By Richard Pagliaro | Monday, June 7, 2021
Coco Gauff is fluent in all surfaces—and is making her major breakthrough on her least favorite surface.
In just her seventh major main-draw appearance, the 17-year-old Gauff swept Ons Jabeur 6-3, 6-1 to reach her first career Grand Slam quarterfinal at Roland Garros.
More: Gauff Charges Into Roland Garros Quarterfinals
The 2018 Roland Garros girls champion rides a career-best, nine-match clay-court winning streak into the French Open quarterfinal against former doubles No. 1 Barbora Krejcikova, who crushed 2018 finalist Sloane Stephens for her maiden major singles quarterfinal appearance.
Though Gauff owns a 17-3 clay-court record, including winning 12 of her last 13 matches on clay, the Delray Beach-born teenager confesses clay is her least favorite surface.
Why?
Because Gauff doesn’t like to get dirty.
“I feel like hard will always be my favorite, because that’s just what I’m used to and that’s what I started on. So I would say that’s No. 1 [surface],” Gauff said. “Between clay and grass, I don’t know. I have good results on both… “I think I’m going to go with grass second and clay last.
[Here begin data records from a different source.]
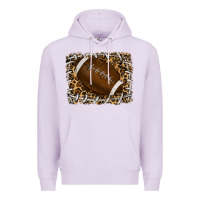 Lilac leopard american football backround Premium Hoodie - RanaPortraitStore
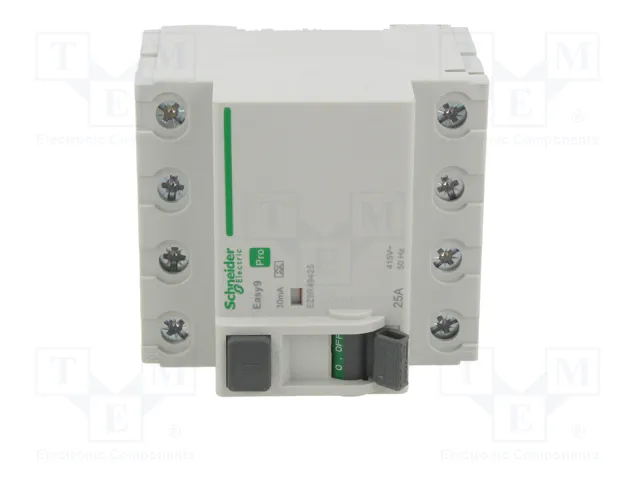 SCHNEIDER ELECTRIC Easy9 Pro Interruptor diferencial 25A 30mA 4 polos SCHNEIDER ELECTRIC Easy9 Pro Interruptor diferencial 25A 30mA 4 polos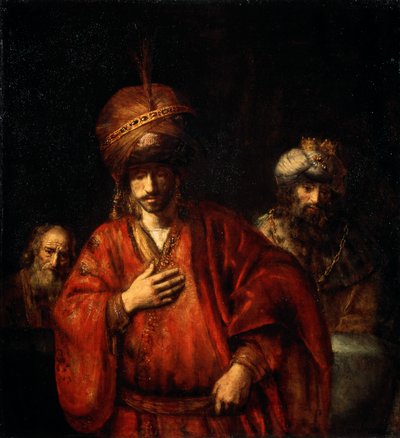 Haman Recognizes His Fate David and Uriah by Rembrandt van Rijn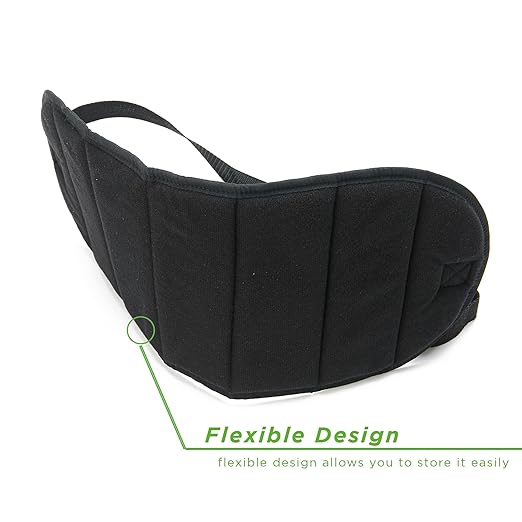 Mind Reader Rest, Ergonomic, Pressure Relief for Comfort, Back, and Body, Foot Plane, Black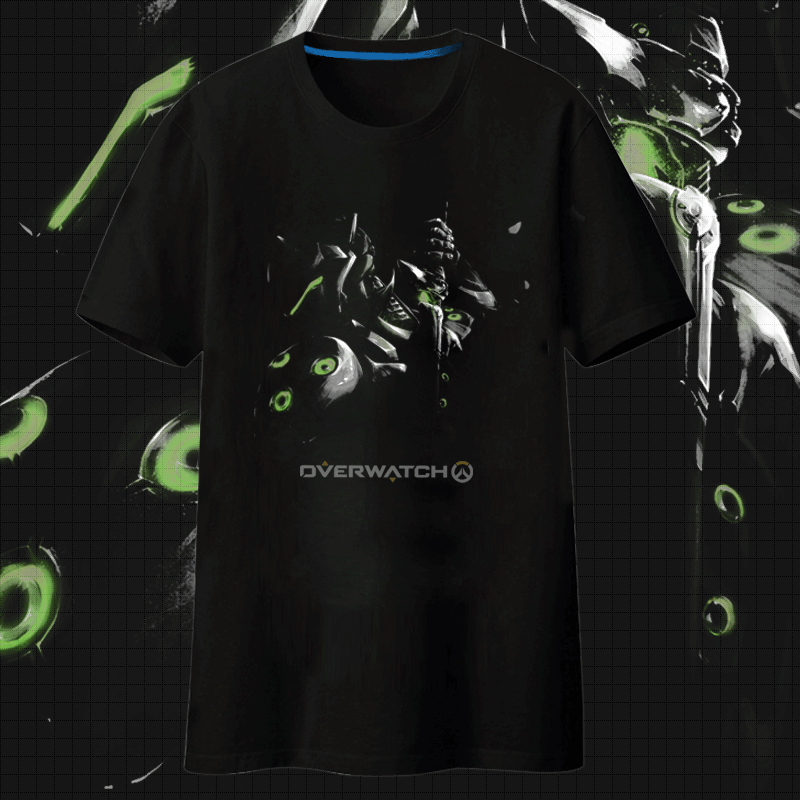 Blizzard Ow Genji Tee Shirt Black Couple Ow Hero T Shirts Wishining 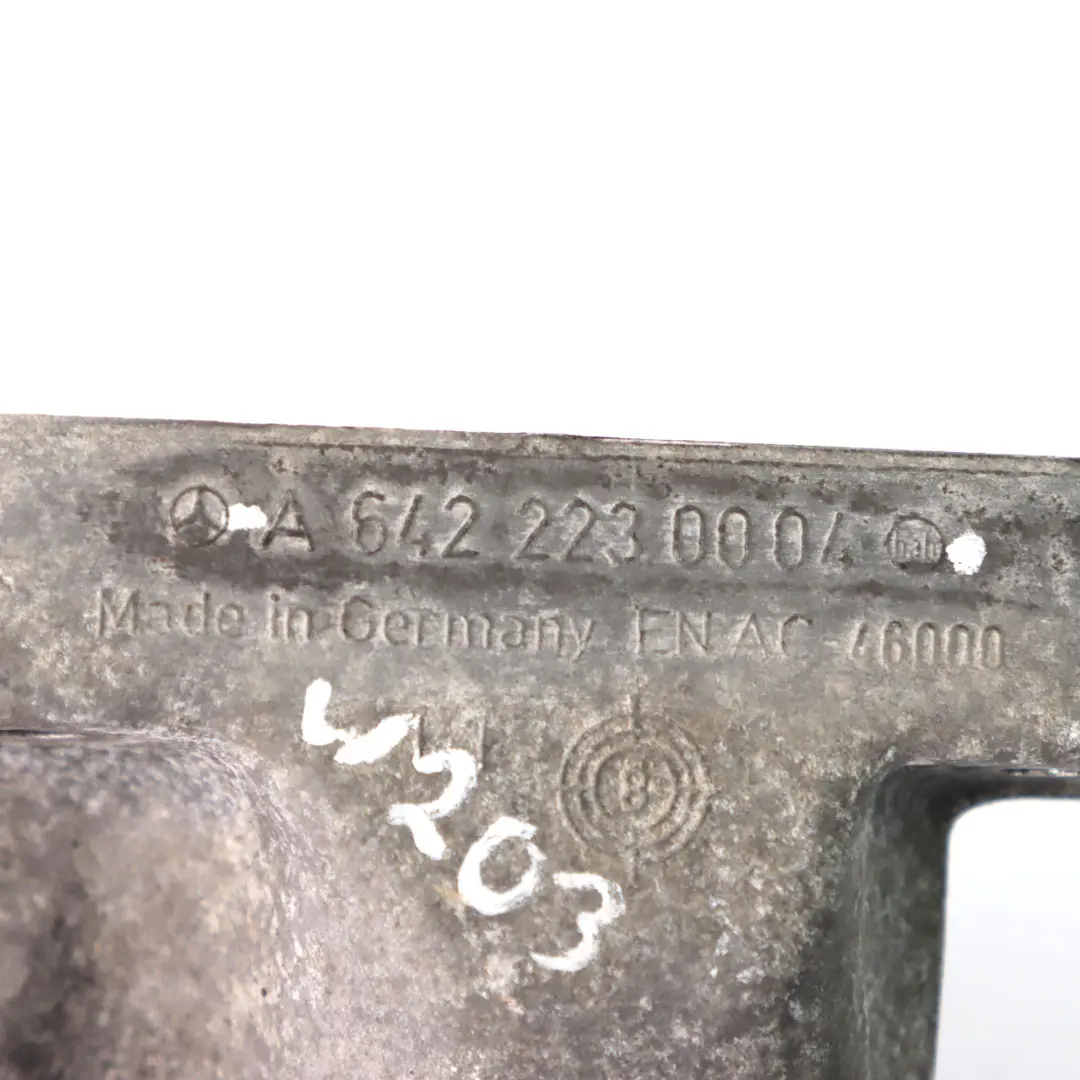 Mount Mercedes W211 CLS C219 OM642 Left N/S Support Holder to Engine with Part number A6422230004 Engine Mount Mercedes W211 CLS C219 OM642 Left N/S Support Holder - SKU A6422230004 - Part number A6422230004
“The only reason I say grass second, I haven’t played on grass since two years, since Wimbledon 2019, so I don’t know. But I think just because grass, just because it has a special place in my heart, and, you know, that’s kind of where you guys probably all heard of my name for the first time, so I think grass.
“Only thing about clay I don’t like, it’s just whenever you fall, you just get all dirty and I don’t like that. But, yeah, I think I’m going to go hard, 1; 2, grass; 3, clay.”
One reason why Gauff, who has reached the fourth round at both Wimbledon and the Australian Open, is enjoying a clay-court tear is she’s stabilized her second serve. Gauff arrived in Paris fresh off sweeping singles and doubles titles in Parma and leading the WTA Tour in double faults.
After committing eight double faults in her 7-6(11), 6-4 opening-round win over qualifier Aleksandra Krunic, Gauff has committed just six double faults in her last three victories. In her best performance of the tournament, Gauff served 66 percent, won 22 of 27 first-serve points, did not hit a double fault and did not face a break point pounding out a 53-minute win over Jabeur.
So what’s the difference on serve?
Gauff says she’s practicing her second serve daily, applies a three-point plan before each second serve and stays positive “if it goes in, it goes in; if it doesn’t we try again.”
“I just spent a lot of reps on it, especially since Madrid. I think I had a lot of double faults that match, and I’ve just been serving pretty much every day,” Gauff said. “Not really focus on so much the speed of it. Just feeling confident because the problem was my confidence on the serve, like I would play in practice, make 50 second serves in a row, and then I get to the match and get nervous.
“Now I don’t feel as nervous when I’m serving. I just feel like I focus on the three main things, and then it just happens. If it goes in, it goes in; if it doesn’t, we try again.”